§ Data provided:
━━━━━━
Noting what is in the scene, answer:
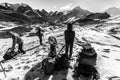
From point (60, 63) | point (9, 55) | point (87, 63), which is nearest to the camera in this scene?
point (87, 63)

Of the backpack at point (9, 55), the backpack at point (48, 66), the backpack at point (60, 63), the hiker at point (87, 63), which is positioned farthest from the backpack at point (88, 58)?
the backpack at point (9, 55)

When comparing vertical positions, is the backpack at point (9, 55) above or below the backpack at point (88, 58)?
below

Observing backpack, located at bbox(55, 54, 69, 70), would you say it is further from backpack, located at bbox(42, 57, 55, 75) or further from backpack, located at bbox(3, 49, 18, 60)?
backpack, located at bbox(3, 49, 18, 60)

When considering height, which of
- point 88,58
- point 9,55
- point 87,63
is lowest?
point 9,55

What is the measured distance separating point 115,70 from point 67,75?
2.40 metres

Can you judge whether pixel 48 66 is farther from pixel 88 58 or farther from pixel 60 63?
pixel 88 58

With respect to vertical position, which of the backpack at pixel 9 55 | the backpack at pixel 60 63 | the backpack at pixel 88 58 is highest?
the backpack at pixel 88 58

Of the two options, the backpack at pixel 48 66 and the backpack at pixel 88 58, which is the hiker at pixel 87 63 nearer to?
the backpack at pixel 88 58

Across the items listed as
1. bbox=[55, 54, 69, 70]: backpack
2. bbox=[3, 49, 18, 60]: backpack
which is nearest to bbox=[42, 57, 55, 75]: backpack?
bbox=[55, 54, 69, 70]: backpack

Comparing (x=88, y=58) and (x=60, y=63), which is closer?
(x=88, y=58)

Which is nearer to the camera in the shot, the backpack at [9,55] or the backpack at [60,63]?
the backpack at [60,63]

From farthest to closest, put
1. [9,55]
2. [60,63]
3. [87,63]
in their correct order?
[9,55]
[60,63]
[87,63]

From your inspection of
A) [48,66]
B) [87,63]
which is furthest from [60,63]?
[87,63]

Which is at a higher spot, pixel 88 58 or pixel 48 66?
pixel 88 58
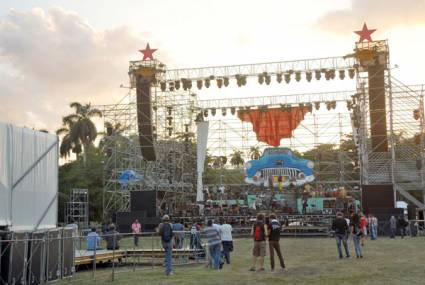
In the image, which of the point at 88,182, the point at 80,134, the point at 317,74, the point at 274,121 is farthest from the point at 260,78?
the point at 80,134

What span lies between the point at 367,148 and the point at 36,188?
2677cm

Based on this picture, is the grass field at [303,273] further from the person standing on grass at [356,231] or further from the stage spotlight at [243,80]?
the stage spotlight at [243,80]

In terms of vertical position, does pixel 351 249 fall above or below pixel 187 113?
below

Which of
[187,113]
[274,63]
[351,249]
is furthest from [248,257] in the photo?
[187,113]

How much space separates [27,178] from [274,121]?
30484 mm

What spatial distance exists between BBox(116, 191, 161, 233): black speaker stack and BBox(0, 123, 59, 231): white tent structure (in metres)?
20.7

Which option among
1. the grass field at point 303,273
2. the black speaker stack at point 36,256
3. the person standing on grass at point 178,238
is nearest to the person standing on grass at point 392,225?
the grass field at point 303,273

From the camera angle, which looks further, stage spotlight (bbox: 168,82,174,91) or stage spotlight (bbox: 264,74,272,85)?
stage spotlight (bbox: 168,82,174,91)

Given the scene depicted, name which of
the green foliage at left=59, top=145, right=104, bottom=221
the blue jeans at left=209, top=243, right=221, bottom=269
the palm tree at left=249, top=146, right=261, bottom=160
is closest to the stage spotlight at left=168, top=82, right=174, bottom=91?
the palm tree at left=249, top=146, right=261, bottom=160

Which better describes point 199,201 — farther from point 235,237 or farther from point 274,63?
point 274,63

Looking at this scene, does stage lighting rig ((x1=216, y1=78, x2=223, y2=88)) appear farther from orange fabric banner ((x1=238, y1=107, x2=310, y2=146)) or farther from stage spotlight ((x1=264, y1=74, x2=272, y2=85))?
orange fabric banner ((x1=238, y1=107, x2=310, y2=146))

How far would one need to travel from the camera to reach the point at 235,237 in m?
34.1

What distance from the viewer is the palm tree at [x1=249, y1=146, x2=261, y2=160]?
4756 cm

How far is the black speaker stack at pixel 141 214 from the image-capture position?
116ft
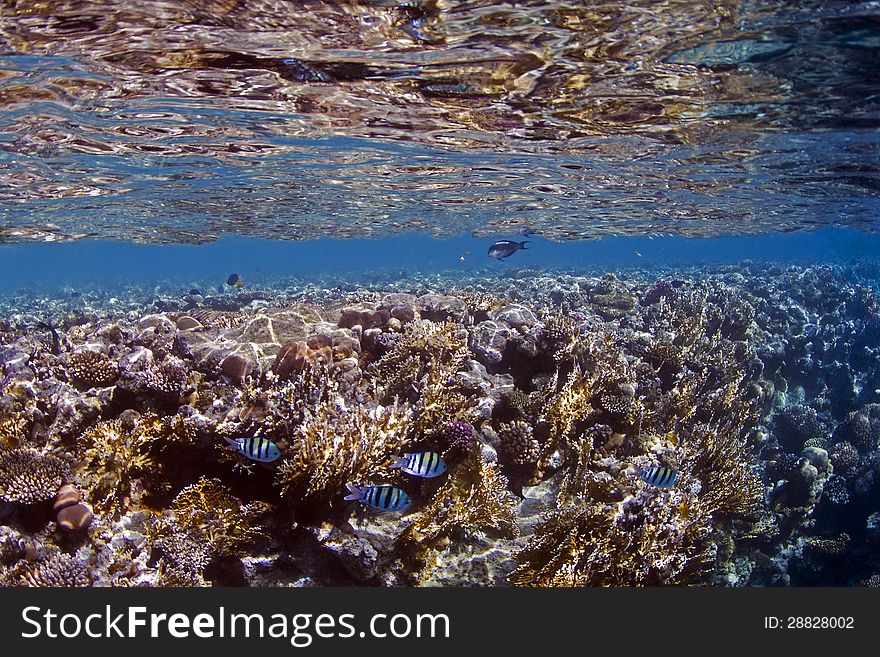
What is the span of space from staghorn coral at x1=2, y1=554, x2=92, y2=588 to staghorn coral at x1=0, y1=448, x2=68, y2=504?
2.37ft

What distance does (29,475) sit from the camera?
5504mm

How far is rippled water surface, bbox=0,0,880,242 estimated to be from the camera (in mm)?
7062

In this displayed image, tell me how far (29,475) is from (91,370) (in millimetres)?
2191

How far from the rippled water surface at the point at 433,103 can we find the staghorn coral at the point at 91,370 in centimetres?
455

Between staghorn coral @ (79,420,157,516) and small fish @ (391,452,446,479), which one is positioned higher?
small fish @ (391,452,446,479)

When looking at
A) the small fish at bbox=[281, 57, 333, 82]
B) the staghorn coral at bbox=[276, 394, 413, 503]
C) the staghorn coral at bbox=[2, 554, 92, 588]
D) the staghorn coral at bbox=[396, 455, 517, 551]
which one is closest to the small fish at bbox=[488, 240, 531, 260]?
the small fish at bbox=[281, 57, 333, 82]

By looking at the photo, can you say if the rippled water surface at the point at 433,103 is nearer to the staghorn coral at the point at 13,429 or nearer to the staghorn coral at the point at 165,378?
the staghorn coral at the point at 165,378

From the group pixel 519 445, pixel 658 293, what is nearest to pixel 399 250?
pixel 658 293

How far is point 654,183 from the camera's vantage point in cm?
1897

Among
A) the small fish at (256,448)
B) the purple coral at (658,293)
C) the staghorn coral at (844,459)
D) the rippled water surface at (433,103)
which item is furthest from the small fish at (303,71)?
the staghorn coral at (844,459)

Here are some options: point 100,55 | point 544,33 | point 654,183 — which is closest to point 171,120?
point 100,55

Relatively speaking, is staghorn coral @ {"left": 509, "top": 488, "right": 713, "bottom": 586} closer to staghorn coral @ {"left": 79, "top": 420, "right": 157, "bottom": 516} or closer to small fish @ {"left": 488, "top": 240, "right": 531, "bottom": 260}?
staghorn coral @ {"left": 79, "top": 420, "right": 157, "bottom": 516}

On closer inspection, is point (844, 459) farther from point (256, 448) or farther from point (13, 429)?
point (13, 429)

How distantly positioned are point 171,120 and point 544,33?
8.53 m
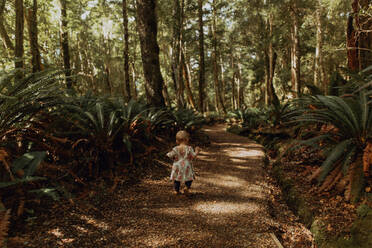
━━━━━━
§ Directions: Show every line in the entries above that contains the word "field", treating uppercase and lowercase letters as different.

§ Answer to the exercise:
Based on this picture, is the grass field at [303,273] further from the person standing on grass at [356,231] or further from the stage spotlight at [243,80]?
1. the grass field at point 303,273
the grass field at point 303,273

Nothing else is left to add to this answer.